The condition is also known as leukocytopenia or granulocytopenia.
Leukopenia can be caused by a variety of factors, including autoimmune disorders, chemotherapy, radiation therapy, infections, and certain medications.
Individuals with leukopenia may experience symptoms such as fatigue, frequent infections, and increased susceptibility to illnesses.
Researchers studying leukopenia often utilize various statistical software packages to analyze data and optimize research protocols.
These include SAS version 9.4, SPSS version 22.0, SPSS Statistics version 22, GraphPad Prism 5, SPSS version 18.0, STATA version 11, and SPSS 24.0.
Additionally, advanced sequencing technologies like the HiSeq 4000 may be employed to investigate the genetic and molecular mechanisms underlying leukopenia.
PubCompare.ai's innovative platform can greatly assist researchers in the study of leukopenia.
The AI-driven solution effortlessly locates relevant protocols from literature, preprints, and patents, while providing AI-comparisons to identify the best approaches.

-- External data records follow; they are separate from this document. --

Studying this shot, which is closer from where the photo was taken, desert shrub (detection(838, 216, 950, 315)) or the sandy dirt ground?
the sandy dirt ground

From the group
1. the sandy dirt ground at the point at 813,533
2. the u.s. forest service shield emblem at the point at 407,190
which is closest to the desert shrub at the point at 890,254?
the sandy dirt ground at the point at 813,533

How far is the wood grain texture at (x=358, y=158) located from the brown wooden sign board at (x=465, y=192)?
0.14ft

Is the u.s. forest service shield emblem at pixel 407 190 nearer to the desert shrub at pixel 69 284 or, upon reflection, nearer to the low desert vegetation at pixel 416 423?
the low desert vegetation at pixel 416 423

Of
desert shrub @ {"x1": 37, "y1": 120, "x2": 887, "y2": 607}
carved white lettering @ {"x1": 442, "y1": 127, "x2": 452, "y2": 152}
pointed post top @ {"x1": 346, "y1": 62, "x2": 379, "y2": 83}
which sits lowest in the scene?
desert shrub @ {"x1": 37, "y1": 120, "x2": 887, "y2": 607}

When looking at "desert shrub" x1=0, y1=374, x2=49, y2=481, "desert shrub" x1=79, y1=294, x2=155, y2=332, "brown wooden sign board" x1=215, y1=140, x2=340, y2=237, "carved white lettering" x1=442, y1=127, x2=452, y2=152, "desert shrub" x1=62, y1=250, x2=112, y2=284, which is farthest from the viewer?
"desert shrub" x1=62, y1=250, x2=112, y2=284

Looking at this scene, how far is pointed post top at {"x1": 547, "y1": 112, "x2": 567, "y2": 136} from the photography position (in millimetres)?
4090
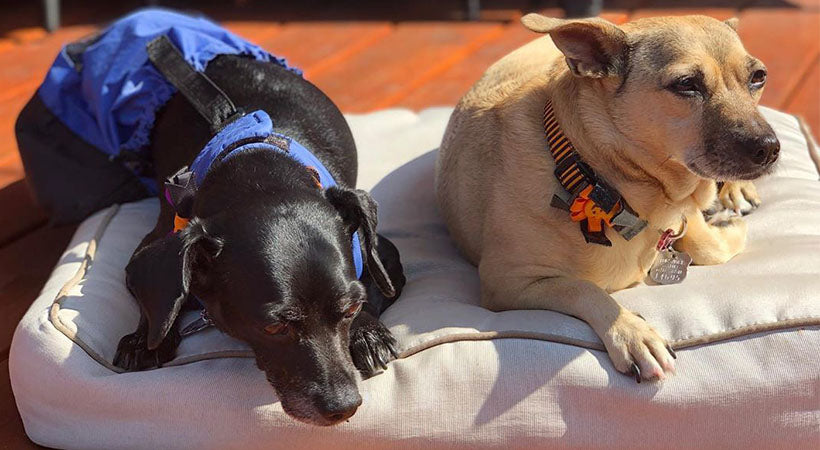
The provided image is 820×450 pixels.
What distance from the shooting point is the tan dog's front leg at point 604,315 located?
8.11 feet

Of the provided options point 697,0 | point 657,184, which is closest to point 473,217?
point 657,184

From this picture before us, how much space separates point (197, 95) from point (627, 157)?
58.3 inches

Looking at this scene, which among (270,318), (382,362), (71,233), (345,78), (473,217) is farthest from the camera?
(345,78)

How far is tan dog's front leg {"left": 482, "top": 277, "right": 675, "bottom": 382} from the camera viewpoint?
2.47m

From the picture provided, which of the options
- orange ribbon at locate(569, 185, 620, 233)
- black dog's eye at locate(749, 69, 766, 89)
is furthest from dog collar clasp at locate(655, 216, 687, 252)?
black dog's eye at locate(749, 69, 766, 89)

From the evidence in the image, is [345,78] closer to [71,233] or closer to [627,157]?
[71,233]

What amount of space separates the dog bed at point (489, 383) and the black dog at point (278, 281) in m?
0.11

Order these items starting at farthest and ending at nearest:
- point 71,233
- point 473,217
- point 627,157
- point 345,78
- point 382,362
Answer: point 345,78
point 71,233
point 473,217
point 627,157
point 382,362

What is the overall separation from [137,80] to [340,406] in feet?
6.06

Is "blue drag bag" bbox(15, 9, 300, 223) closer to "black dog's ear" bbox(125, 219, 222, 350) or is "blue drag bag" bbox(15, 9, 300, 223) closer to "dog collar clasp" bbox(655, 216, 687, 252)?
"black dog's ear" bbox(125, 219, 222, 350)

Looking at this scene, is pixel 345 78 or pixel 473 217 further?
pixel 345 78

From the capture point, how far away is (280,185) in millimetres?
2633

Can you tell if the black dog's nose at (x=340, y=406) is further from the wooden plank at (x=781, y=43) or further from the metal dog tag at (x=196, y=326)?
the wooden plank at (x=781, y=43)

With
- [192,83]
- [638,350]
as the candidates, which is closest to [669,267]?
[638,350]
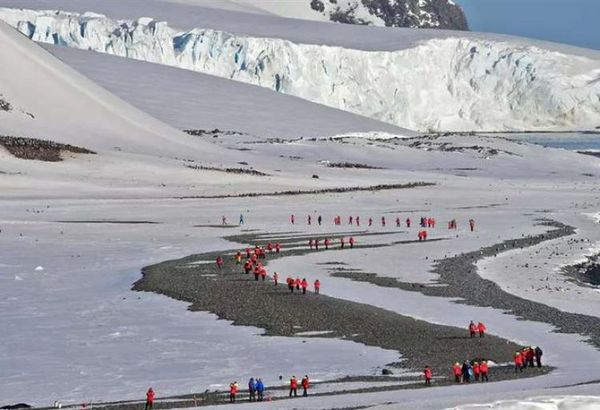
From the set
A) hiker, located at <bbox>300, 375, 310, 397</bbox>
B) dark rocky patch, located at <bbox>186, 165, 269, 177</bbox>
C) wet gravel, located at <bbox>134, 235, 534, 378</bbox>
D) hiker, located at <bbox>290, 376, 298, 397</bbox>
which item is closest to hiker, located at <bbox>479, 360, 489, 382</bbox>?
wet gravel, located at <bbox>134, 235, 534, 378</bbox>

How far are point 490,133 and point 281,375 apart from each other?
305ft

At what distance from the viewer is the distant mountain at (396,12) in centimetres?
16800

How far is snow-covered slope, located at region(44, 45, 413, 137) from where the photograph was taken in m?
91.9

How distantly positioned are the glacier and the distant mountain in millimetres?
55931

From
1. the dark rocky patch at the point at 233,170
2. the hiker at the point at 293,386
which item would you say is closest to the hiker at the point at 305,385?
the hiker at the point at 293,386

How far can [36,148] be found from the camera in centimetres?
6303

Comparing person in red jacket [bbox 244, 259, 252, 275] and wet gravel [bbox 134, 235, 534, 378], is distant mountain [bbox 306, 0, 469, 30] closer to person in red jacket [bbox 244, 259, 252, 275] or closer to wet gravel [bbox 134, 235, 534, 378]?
person in red jacket [bbox 244, 259, 252, 275]

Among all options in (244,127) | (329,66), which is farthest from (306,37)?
(244,127)

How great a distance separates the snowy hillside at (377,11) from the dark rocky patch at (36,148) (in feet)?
307

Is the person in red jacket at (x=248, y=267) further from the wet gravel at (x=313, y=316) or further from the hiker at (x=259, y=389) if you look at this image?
the hiker at (x=259, y=389)

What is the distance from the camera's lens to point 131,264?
33.3 m

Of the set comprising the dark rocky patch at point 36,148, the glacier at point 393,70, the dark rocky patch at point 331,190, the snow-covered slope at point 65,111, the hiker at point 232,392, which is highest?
the glacier at point 393,70

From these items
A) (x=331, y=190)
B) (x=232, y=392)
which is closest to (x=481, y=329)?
(x=232, y=392)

This helps ensure reproducibility and accuracy in leukopenia research.
Stata 13 is another statistical software that can be used in conjunction with the PubCompare.ai platform to further enhance the research process.
Overall, understanding the complexities of leukopenia and utilizing cutting-edge tools and technologies can lead to advancements in the prevention, diagnosis, and treatment of this condition.
PubCompare.ai's platform offers a seamless, data-driven approach to optimize research protocols and drive progress in the field of leukopenia.